Trace a notification system using long polling for compatibility. The application serves a corporate audience behind proxies that sometimes block WebSocket upgrades, so long polling is chosen for reliable reach. A client requests GET /notifications?since=1042 (cursor = last notification ID seen). The server checks: any notifications after 1042? No — so it holds the request (registering this client's interest with the notification pub/sub, parking the request asynchronously on the event-loop server). 20 seconds later, a notification (ID 1043) is created; the pub/sub notifies the held request; the server responds with notification 1043; the client displays it and immediately re-requests GET /notifications?since=1043. The push arrived in near-real-time (the moment the notification was created, the held request delivered it), over plain HTTP, through the corporate proxy that would have blocked a WebSocket.

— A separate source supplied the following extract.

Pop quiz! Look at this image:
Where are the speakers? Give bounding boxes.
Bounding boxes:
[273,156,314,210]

The reliability vignette shows the cursor's importance. Between the server responding with 1043 and the client's re-request arriving, notification 1044 is created — a message in the gap. Because the client re-requests with since=1043, the server sees 1044 is after the cursor and returns it immediately (no holding needed — there's already data) — the gap message delivered on the next request, not lost. Had the implementation used no cursor (just 'give me new notifications'), 1044 would have been created with no held connection and lost. The cursor turned a message-loss window into reliable delivery — the difference between correct and naive long polling.

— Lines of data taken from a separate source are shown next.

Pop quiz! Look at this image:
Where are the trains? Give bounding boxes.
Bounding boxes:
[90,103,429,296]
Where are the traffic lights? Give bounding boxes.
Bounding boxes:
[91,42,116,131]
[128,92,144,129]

The scaling and fallback vignettes complete it. The system has 50,000 concurrent clients, each holding a connection — a blocking thread-per-connection server would need 50,000 threads (impossible); the async event-loop server holds all 50,000 cheaply (each is just a parked request awaiting a pub/sub notification, no thread). The backend uses pub/sub (not per-request database polling — 50,000 requests polling a database every second would melt it), so held requests are notified on data arrival efficiently. And long polling serves as a fallback in a different part of the product: a real-time feature primarily uses WebSockets, but when a client's WebSocket fails to connect (blocked by a proxy), it falls back to long polling — degraded efficiency but reliable delivery, the graceful degradation that keeps the feature working for everyone. The consolidated discipline: cursors for reliable gap-free delivery, async servers to hold many connections cheaply, pub/sub backends to notify held requests efficiently, timeout tuning for the environment's intermediaries, and long polling chosen deliberately for compatibility-critical cases or as the fallback for richer protocols — because it's less efficient than WebSockets but works everywhere HTTP does, and sometimes that reach is worth the overhead.